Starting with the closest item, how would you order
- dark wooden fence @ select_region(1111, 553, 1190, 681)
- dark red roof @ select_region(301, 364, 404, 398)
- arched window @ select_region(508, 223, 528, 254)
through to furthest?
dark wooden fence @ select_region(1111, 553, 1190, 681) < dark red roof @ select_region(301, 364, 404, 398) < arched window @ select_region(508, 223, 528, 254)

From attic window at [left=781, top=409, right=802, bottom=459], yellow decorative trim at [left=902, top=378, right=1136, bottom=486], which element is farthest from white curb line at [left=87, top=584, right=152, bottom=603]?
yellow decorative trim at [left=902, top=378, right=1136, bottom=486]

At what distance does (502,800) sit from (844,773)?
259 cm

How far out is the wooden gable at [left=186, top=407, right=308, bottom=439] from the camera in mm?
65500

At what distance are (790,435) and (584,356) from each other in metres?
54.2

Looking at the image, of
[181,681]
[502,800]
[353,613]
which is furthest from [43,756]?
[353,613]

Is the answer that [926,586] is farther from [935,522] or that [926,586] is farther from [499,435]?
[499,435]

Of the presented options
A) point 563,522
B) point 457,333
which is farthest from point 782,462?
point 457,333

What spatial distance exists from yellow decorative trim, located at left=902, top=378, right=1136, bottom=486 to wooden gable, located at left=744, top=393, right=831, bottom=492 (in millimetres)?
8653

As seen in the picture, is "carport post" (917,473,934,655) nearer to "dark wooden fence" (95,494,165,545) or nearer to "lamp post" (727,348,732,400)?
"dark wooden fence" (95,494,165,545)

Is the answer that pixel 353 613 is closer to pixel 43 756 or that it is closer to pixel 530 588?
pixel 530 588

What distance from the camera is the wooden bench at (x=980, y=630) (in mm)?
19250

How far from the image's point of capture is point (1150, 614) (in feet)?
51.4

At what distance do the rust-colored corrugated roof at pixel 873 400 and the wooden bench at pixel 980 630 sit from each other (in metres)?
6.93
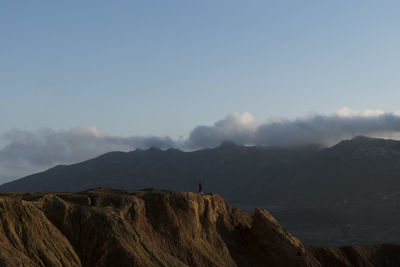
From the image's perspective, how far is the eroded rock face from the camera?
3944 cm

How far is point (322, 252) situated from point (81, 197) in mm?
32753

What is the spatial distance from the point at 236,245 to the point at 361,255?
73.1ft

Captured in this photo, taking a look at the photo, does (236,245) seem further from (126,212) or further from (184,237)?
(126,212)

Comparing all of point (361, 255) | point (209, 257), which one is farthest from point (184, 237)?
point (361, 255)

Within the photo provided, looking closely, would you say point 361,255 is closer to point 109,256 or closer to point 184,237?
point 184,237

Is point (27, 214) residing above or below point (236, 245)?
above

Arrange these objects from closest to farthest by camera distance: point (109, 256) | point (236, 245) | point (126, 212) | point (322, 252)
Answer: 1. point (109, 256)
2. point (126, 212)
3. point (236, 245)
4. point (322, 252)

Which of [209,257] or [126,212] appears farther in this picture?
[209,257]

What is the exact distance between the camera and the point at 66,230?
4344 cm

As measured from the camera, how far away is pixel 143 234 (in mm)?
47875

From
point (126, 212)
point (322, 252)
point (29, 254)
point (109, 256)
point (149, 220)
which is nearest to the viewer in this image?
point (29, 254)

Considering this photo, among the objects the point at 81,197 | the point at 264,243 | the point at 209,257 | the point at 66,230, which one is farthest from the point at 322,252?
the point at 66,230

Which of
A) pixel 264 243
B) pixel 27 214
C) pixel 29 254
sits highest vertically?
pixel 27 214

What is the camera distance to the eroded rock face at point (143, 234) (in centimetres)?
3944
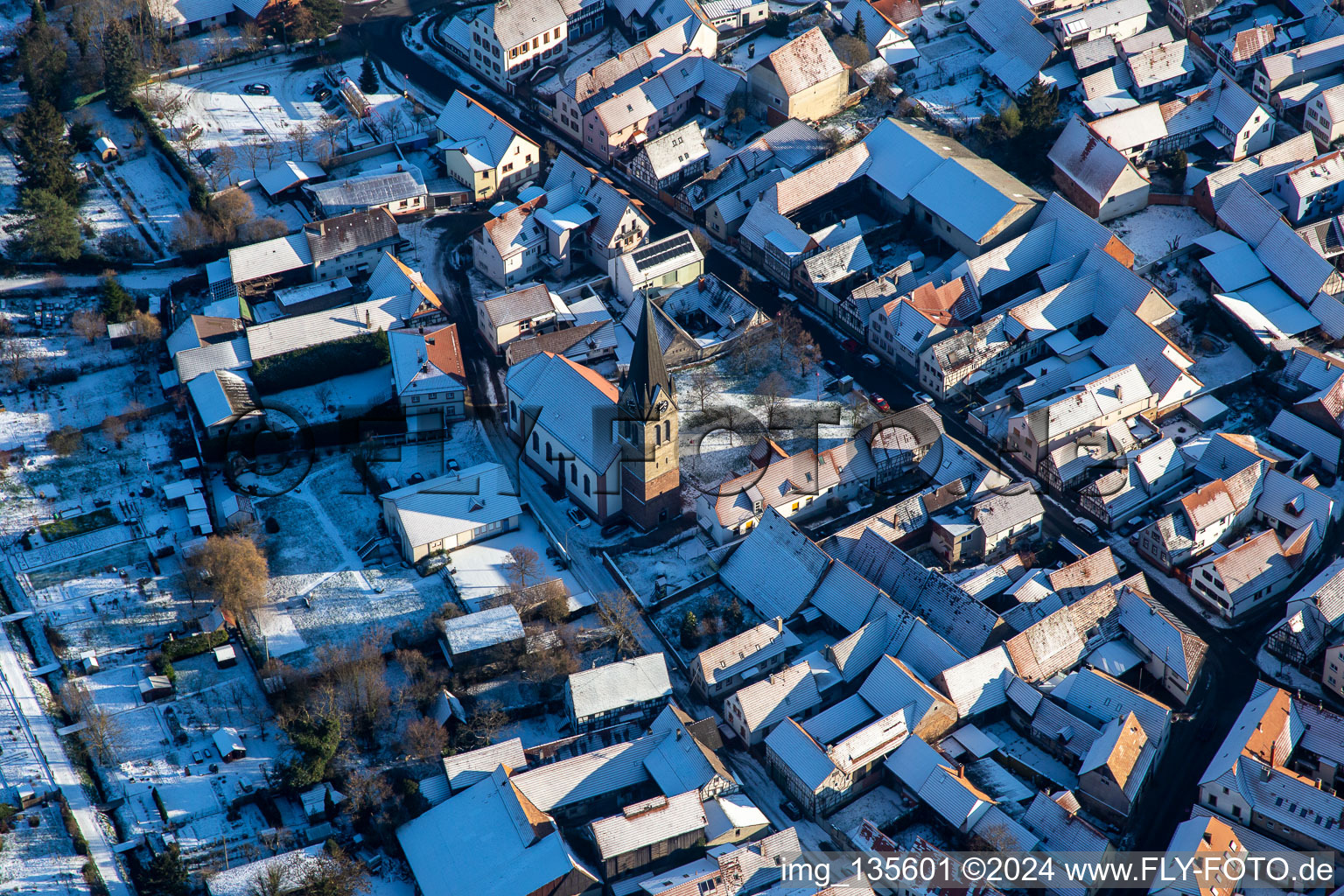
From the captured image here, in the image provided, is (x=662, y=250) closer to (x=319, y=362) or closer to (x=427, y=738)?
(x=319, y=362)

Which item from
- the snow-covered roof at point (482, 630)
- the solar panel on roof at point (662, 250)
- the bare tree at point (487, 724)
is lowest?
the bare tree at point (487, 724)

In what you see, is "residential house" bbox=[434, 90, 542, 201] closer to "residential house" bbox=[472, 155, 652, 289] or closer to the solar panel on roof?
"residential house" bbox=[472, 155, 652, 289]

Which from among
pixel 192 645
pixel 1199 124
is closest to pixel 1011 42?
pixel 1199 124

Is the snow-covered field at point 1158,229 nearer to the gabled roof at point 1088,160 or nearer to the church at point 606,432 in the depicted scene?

▸ WRITTEN TASK:
Extract everything from the start of the records down to the line containing "dark wooden fence @ select_region(1111, 553, 1190, 681) <", including both ends, and reproduce those lines unchanged.

▸ CORRECT RESULT:
Starting with the closest item, how would you order
- dark wooden fence @ select_region(1111, 553, 1190, 681)
- dark red roof @ select_region(301, 364, 404, 398)
- arched window @ select_region(508, 223, 528, 254)
through to furthest?
dark wooden fence @ select_region(1111, 553, 1190, 681) < dark red roof @ select_region(301, 364, 404, 398) < arched window @ select_region(508, 223, 528, 254)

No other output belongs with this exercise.